The film excels in its technical aspects, and significant effort has gone into recreating the cave and diving scenes. Sayombhu Mukdeeprom’s cinematography brilliantly captures the claustrophobia in the depths of the caves. Underwater sequences constitute a majority of the film’s runtime, and we find ourselves glued to the screens every time a diver races against time to get a boy to safety. The film is no doubt a visual treat. The sound design enhances the film to a great extent. Every sound, including the clinging of oxygen cylinders, the deep breaths underwater, or the gushing of rainwater, accentuates the overall aesthetic of the film.

Howard and Nicholson deserve plaudits for ensuring an authentic representation of Thai culture in the film. The screenplay also delves into the history of the cave and the legend of the princess after whom the cave is named. Additionally, almost half of the dialogues in the film are in Thai.

Although the film features actors such as Viggo Mortensen and Colin Farrell, it is the supporting cast of Thai actors that steals the spotlight.

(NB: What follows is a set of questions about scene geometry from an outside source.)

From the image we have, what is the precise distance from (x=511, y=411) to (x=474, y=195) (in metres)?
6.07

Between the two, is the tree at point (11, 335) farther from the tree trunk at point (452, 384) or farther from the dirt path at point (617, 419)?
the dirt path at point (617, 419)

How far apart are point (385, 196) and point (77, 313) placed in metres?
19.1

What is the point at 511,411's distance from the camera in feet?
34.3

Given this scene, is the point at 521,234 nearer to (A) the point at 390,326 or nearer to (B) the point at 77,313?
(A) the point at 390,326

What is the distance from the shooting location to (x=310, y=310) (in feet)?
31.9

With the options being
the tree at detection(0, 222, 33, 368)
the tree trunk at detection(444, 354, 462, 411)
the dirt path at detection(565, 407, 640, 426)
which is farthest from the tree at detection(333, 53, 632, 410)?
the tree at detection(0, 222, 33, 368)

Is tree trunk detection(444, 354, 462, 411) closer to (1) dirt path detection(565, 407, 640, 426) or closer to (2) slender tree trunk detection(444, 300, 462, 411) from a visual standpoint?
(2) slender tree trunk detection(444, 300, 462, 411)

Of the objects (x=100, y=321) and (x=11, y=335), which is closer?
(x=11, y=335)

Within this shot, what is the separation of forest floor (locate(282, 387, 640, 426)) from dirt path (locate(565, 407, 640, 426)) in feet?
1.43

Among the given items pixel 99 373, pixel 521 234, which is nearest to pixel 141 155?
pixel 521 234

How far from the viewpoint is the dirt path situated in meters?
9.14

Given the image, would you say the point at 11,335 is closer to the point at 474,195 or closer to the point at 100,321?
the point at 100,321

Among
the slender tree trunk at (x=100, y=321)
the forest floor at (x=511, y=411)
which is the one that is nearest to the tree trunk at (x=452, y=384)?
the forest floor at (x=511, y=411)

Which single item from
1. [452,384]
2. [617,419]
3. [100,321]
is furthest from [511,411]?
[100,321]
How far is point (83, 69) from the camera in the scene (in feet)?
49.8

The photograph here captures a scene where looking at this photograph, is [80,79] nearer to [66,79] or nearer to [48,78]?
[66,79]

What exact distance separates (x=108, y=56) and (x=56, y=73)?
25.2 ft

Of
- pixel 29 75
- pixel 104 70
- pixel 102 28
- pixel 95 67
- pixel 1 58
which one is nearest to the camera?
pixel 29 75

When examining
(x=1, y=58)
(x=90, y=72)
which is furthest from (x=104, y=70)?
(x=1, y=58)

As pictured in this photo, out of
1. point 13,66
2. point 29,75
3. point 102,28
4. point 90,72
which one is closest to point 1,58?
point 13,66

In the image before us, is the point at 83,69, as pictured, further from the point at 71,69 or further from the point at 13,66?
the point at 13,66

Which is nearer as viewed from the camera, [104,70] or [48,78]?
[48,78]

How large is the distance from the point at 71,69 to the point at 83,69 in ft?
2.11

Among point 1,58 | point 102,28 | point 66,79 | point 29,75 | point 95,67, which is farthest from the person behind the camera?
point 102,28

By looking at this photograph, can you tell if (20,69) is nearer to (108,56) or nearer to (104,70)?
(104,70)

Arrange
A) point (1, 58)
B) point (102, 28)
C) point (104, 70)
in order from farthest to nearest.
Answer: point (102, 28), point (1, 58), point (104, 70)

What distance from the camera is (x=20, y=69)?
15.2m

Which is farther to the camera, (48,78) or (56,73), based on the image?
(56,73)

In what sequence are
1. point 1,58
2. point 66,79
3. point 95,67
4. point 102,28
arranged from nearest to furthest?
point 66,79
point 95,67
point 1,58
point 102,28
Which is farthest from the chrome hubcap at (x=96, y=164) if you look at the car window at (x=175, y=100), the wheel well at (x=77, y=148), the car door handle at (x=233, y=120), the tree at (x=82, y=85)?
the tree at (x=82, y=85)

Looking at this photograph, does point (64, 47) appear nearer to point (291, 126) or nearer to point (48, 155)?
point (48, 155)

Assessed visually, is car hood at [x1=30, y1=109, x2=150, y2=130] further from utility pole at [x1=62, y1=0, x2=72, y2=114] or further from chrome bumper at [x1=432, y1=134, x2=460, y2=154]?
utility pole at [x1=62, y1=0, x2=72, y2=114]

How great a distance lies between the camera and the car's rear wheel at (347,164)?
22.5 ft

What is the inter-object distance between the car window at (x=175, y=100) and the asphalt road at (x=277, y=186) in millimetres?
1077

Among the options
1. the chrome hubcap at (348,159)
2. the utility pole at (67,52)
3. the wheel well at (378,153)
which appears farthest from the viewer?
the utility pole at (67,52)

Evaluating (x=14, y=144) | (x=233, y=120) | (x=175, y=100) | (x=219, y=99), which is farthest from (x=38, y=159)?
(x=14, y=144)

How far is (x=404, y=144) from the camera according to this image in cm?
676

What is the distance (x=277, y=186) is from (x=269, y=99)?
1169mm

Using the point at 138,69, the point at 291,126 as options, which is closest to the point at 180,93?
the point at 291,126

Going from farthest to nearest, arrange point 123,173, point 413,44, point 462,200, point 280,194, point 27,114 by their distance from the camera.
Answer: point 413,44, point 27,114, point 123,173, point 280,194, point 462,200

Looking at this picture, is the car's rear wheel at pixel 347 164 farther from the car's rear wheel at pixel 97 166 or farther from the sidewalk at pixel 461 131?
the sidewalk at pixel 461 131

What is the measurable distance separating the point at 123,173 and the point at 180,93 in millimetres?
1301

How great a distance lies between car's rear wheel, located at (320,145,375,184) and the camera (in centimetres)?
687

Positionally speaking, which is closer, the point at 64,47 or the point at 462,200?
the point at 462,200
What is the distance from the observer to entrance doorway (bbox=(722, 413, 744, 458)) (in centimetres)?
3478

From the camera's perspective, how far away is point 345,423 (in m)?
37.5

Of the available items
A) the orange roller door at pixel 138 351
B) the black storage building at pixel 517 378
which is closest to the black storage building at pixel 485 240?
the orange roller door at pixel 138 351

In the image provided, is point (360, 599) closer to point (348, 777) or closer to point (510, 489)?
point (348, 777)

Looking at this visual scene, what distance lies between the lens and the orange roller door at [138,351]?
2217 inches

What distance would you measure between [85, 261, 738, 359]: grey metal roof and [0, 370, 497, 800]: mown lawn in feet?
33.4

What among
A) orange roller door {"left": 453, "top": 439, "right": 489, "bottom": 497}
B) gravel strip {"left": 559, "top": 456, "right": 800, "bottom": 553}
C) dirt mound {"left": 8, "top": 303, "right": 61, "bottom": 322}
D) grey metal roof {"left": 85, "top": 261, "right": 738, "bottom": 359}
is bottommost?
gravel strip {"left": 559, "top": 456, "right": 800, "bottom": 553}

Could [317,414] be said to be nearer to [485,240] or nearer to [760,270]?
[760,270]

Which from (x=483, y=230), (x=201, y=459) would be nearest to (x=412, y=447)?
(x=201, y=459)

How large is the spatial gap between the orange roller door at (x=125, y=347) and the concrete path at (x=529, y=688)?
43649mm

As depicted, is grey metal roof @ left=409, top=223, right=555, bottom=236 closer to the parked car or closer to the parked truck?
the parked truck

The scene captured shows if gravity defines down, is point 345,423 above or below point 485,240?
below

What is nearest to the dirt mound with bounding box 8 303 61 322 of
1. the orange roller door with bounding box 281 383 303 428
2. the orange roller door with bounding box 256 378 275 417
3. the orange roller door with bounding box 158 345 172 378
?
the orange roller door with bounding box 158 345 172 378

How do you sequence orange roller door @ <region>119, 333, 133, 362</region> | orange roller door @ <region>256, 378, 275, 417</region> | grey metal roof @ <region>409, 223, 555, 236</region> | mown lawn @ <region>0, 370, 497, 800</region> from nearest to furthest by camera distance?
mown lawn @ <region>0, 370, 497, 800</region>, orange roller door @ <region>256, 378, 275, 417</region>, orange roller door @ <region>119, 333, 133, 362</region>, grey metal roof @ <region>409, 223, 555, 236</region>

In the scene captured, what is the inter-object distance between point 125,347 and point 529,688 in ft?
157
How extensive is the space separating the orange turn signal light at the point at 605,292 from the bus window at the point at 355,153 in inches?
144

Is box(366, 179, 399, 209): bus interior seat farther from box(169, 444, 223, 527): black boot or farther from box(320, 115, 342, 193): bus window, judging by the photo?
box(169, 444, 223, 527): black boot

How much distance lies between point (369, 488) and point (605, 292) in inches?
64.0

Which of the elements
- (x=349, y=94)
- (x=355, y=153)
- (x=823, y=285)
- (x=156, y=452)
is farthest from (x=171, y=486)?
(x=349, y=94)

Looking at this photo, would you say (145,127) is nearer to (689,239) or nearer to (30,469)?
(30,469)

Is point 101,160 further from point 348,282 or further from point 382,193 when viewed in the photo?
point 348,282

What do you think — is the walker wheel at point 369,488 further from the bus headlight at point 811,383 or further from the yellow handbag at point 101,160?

Sahajak Boonthanakit plays the governor who is supposed to call the tough shots, Pattrakorn Tungsupakul is the coach who instills confidence and faith among the boys while they are trapped in the cave, and Gerwin Widjaja portrays the groundwater engineer who rallies an entire village behind him to divert the rainwater from the mountain to the fields.

Mortensen’s Rick comes across as a very pragmatic individual who doesn’t set his hopes high. In one of the scenes, he even tells the governor that it was practically impossible to get the boys out alive. Whereas John, played by Farrell, is optimistic and promises the kids that they will be rescued. Joel Edgerton has limited screen time in the film but his role is crucial to the plot.

Verdict: Over 5,000 people from 17 countries were part of this momentous rescue mission. Thirteen Lives is not merely a film about what went behind the operation. It is also an extraordinary story that showcases human resilience and community spirit at their best.